Zur Biennale-Zeit, wenn das globale Kunstvolk scharenweise anreist, verdienen nicht wenige Dienstleister ihren Lebensunterhalt mit den zusätzlichen Gästen: ob Spediteure oder Aufsichtskräfte, Restauratorinnen oder Taxi-Fahrer. Dann heißt es wieder Warten bis zum nächsten Ansturm, der die ohnehin hohen Touristenzahlen zusätzlich anschwellen lässt.
Filmemacher Andrea Segre wollte Ende Februar 2020 einen Film über die Folgen des Trubels drehen, der die Geburtsstadt seines Vaters im Ranking der "vulnerabelsten" Städte ganz oben firmieren lässt: ökologischer Kollaps, immer stärker steigendes Hochwasser, Gentrifizierung und alteingesessene Bewohner, die aus ihrer Stadt vertrieben werden.
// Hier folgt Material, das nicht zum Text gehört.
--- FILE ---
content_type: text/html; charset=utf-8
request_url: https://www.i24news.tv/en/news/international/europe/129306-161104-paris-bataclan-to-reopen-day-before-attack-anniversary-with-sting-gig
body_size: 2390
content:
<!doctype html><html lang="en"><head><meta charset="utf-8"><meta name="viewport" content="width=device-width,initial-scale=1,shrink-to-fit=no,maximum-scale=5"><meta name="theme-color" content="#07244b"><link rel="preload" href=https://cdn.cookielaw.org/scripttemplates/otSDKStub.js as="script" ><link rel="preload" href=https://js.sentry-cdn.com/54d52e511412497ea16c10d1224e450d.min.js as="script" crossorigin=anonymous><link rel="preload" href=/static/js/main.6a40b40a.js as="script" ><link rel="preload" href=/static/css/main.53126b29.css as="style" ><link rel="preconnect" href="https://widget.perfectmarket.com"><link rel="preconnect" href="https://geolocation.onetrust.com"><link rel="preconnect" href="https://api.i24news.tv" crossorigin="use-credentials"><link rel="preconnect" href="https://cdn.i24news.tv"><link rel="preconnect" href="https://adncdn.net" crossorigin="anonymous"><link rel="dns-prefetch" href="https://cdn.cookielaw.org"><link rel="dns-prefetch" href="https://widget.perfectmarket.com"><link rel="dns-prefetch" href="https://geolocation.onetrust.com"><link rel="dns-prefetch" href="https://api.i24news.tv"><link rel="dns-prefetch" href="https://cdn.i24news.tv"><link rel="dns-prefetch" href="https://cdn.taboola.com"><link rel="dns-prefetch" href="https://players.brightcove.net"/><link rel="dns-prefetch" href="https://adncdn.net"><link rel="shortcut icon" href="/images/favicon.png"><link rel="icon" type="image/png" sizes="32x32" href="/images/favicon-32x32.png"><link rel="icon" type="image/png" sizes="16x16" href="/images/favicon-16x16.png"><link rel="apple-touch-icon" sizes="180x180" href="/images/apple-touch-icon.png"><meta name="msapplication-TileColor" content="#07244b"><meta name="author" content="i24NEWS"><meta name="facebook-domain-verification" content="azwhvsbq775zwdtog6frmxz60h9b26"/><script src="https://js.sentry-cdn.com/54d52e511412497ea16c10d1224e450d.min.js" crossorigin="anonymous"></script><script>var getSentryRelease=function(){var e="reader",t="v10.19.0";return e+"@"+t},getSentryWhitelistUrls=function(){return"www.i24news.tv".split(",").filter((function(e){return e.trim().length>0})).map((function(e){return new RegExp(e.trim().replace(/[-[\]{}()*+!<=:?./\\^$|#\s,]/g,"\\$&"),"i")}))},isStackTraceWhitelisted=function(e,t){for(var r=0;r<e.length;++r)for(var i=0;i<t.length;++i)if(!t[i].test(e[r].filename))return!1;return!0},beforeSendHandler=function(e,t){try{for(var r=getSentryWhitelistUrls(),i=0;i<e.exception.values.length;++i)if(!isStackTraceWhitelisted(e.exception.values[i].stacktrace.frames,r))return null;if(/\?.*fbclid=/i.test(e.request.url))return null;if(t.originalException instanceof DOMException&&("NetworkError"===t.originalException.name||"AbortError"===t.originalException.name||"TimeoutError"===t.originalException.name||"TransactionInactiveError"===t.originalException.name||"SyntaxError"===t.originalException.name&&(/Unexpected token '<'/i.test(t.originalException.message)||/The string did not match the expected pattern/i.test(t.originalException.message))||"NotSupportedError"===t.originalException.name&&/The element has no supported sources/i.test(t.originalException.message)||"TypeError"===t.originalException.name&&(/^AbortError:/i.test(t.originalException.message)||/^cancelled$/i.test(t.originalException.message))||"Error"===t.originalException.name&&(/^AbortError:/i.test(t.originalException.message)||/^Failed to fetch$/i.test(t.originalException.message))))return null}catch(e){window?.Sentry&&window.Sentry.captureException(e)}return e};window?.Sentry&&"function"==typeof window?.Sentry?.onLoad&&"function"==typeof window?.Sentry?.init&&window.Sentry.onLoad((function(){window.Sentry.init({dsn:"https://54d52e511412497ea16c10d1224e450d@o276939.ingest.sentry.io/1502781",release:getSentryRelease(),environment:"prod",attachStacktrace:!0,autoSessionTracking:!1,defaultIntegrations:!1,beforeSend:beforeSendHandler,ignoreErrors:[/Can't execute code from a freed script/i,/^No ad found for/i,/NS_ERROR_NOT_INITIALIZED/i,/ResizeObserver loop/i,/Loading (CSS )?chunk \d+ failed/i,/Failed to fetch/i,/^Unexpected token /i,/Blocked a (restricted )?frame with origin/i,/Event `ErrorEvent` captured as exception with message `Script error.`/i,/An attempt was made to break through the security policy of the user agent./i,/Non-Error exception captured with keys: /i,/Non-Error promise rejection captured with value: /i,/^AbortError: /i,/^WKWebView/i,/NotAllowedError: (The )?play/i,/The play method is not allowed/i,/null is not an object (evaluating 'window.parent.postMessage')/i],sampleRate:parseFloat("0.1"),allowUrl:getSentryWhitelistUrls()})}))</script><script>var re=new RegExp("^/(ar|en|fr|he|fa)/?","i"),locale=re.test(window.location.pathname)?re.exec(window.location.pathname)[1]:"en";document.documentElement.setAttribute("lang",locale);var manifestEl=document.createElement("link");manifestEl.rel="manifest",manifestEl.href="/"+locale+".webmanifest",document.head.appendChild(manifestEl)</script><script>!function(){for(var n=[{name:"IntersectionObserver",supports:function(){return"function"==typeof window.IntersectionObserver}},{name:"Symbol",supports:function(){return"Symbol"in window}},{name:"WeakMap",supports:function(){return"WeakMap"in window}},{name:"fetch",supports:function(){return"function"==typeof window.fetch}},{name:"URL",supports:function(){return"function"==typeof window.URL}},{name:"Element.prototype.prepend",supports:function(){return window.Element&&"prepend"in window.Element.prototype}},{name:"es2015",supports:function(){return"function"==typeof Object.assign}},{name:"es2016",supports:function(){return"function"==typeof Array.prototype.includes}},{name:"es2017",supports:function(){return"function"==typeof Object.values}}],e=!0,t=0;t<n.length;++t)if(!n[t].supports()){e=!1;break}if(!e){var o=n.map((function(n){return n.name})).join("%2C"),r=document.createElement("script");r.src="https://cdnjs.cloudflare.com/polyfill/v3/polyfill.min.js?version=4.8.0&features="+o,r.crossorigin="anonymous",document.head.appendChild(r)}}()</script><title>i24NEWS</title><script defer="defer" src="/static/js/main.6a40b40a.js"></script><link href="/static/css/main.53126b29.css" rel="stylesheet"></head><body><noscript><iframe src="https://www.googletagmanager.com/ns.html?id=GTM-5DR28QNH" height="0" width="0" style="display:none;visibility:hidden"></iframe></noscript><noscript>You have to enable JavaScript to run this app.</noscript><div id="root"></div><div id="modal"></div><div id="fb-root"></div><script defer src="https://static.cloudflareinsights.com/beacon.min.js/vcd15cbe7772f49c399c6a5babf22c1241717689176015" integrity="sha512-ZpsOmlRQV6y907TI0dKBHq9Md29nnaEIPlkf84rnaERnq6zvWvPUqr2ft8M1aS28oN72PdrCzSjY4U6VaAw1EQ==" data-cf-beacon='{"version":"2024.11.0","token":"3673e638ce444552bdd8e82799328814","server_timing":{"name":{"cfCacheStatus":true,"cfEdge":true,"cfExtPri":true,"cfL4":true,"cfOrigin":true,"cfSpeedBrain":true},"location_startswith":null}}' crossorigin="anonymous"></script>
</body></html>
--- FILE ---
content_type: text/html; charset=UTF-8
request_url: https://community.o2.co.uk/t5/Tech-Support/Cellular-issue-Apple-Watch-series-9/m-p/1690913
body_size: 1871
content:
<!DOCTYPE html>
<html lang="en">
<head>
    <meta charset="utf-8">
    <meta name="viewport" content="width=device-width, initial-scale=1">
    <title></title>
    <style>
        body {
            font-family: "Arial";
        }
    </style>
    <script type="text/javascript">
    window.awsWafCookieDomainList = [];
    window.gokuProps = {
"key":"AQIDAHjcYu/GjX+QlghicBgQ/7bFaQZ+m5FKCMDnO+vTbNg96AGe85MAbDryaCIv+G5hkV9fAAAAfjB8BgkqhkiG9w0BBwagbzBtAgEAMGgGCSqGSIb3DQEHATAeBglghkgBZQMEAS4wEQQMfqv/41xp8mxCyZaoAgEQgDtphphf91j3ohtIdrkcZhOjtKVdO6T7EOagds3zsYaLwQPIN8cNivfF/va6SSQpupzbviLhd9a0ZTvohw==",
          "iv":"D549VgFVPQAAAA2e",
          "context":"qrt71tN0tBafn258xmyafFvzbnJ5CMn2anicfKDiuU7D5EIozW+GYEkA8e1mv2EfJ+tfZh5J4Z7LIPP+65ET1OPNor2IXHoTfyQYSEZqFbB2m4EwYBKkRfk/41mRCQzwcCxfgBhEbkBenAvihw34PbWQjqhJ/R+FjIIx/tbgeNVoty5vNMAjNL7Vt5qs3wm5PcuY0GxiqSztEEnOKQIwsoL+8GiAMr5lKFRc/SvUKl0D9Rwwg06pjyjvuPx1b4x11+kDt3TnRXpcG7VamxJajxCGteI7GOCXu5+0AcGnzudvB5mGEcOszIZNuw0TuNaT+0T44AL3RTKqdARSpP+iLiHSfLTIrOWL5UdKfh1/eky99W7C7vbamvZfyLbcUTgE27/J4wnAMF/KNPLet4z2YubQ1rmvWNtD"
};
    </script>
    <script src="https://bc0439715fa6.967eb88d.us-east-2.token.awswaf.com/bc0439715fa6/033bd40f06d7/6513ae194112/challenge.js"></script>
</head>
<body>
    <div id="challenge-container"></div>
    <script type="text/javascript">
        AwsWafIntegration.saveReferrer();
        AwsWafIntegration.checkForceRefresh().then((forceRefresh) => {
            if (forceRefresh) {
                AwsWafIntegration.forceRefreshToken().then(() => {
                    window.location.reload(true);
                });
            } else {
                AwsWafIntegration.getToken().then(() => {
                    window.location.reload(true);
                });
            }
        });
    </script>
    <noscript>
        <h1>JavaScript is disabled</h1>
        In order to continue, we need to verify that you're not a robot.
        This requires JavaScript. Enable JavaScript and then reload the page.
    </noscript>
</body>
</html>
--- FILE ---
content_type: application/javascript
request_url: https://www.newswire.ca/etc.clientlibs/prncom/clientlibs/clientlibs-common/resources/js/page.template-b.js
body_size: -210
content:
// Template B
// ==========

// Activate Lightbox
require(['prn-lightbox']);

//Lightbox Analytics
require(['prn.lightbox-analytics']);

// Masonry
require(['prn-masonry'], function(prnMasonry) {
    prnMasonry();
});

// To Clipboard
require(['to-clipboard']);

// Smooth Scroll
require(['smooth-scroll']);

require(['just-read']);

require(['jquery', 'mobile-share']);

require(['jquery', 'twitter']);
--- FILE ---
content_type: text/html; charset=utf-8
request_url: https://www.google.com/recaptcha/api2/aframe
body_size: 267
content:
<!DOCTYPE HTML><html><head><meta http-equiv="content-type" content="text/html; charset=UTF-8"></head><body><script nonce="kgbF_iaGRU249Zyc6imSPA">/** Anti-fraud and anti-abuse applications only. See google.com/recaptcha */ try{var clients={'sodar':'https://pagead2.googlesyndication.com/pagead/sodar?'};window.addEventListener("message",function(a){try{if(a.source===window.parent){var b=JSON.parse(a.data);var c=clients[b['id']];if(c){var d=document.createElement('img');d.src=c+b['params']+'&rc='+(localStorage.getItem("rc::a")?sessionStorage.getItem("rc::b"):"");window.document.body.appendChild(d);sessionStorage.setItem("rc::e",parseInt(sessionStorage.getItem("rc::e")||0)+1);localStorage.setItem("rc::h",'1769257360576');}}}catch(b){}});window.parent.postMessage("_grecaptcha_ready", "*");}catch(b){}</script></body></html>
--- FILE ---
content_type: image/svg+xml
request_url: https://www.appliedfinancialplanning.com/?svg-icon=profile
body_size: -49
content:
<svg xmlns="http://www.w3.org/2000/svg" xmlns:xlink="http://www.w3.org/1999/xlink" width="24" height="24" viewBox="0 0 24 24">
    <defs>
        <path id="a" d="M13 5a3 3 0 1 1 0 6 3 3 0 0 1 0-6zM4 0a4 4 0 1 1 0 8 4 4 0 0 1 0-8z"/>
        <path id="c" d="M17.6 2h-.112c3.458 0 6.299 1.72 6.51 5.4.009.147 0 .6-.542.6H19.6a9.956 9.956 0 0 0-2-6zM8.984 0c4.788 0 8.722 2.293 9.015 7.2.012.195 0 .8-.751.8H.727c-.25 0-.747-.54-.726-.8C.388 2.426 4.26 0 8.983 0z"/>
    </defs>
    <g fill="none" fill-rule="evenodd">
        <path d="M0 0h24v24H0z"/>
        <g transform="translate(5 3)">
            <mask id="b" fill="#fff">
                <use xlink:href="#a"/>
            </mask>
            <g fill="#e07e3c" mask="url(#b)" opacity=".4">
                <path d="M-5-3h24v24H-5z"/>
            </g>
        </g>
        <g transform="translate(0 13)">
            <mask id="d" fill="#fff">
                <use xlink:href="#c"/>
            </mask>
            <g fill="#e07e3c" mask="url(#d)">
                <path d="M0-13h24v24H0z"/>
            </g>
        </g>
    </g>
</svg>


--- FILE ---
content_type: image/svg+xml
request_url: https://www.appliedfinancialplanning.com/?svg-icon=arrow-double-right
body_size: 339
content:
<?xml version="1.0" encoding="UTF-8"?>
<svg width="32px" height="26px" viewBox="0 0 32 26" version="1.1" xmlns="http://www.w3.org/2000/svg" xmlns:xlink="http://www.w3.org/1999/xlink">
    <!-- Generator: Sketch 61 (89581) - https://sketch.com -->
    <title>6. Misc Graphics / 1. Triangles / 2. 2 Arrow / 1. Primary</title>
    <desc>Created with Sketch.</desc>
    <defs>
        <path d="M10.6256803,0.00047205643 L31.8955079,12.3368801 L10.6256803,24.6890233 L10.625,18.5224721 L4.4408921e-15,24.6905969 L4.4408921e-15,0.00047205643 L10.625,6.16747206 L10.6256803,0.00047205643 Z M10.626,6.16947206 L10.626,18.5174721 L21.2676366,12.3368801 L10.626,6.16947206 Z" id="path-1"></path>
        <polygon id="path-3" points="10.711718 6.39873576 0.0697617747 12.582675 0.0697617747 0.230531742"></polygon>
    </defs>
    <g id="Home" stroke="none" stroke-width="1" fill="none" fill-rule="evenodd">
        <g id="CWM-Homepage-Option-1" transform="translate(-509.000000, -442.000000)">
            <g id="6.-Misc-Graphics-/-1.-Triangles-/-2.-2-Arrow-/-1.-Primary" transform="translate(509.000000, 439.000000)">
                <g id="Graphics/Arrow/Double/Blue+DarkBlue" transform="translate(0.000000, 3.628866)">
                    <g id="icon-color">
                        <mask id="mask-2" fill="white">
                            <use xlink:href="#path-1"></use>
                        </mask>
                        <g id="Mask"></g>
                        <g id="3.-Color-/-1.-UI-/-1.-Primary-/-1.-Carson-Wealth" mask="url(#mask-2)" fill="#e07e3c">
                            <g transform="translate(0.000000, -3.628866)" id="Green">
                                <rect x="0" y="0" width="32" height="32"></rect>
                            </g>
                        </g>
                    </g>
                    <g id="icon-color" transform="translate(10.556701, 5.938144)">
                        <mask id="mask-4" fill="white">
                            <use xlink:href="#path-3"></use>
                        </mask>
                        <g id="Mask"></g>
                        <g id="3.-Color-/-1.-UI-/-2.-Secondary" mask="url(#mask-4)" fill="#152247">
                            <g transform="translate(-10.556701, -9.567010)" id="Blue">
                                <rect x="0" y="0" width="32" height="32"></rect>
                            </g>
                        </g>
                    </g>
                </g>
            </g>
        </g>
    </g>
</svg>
Kaum hatte Segre die ersten Impressionen eingefangen, stellte Covid-19 seinen Drehplan auf den Kopf.
Nicht nur, dass ihm im Lockdown die Bilder von monströsen Kreuzfahrtschiffen, überfüllten Vaporettos und Luxusrenovierungen abhandenkamen. Der Stillstand warf ihn auch auf die eigene Familiengeschichte zurück, getragen von leisen Aufnahmen entleerter Plätze und Kanäle, die sich die Einheimischen langsam zurückeroberten, als hätten sie eine Zeitmaschine in eine Vergangenheit betreten, in der fremde Besucher eine lediglich geduldete Minderheit ausmachten.
Ein melancholisches Kaleidoskop
Plötzlich musste der Kameramann nur noch erstaunt über die gespenstische Atmosphäre draufhalten, auf den wellenlosen Canale Grande, die versperrten Restaurant-Eingänge oder die strahlenden Gesichter der Senioren, die sich in ihre Kindheit zurückversetzt fühlten. Währenddessen vertiefte sich Segre in ein halbes Jahrhundert alte Fotografien und Super-8-Filme seines Vaters und brachte in essayistischen Kommentaren dessen Todessehnsucht in Verbindung mit dem weltvergessen dahinsiechenden alten Venedig.
Wer sich in diesem melancholischen Kaleidoskop zu verlieren weiß, kann verstehen, dass sich die letzten Bewohnerinnen und Bewohner kein Zurück zum italienischen Disneyland wünschen. Nur ist kaum anzunehmen, dass die Profiteure der kommerziellen Ausschlachtung ausgerechnet dieser poetischen Erinnerungsarbeit über unsere nicht nur pandemische Verunsicherung etwas abgewinnen könnten. Der nächste massentaugliche Ausnahmezustand kommt bestimmt. Bis dahin bleiben die warnenden Momentaufnahmen dieses filmischen Kleinods und das Flüstern der verwundeten Lagune, das endlich zu vernehmen war.